Exercise instructions: Rewrite all of the data below, requests included, and raise every number in the answers by 111, covering both the distance figures and the coordinates.

Recorded data:
--------

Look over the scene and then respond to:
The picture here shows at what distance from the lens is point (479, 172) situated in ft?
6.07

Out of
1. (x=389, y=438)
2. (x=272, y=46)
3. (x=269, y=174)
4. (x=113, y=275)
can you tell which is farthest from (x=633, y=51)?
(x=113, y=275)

--------

Task response:
Look over the scene and then respond to:
The picture here shows at what distance from the lens is point (479, 172) situated in ft?
117.07

Out of
1. (x=389, y=438)
2. (x=272, y=46)
3. (x=269, y=174)
4. (x=113, y=275)
can you tell which is farthest from (x=633, y=51)?
(x=224, y=386)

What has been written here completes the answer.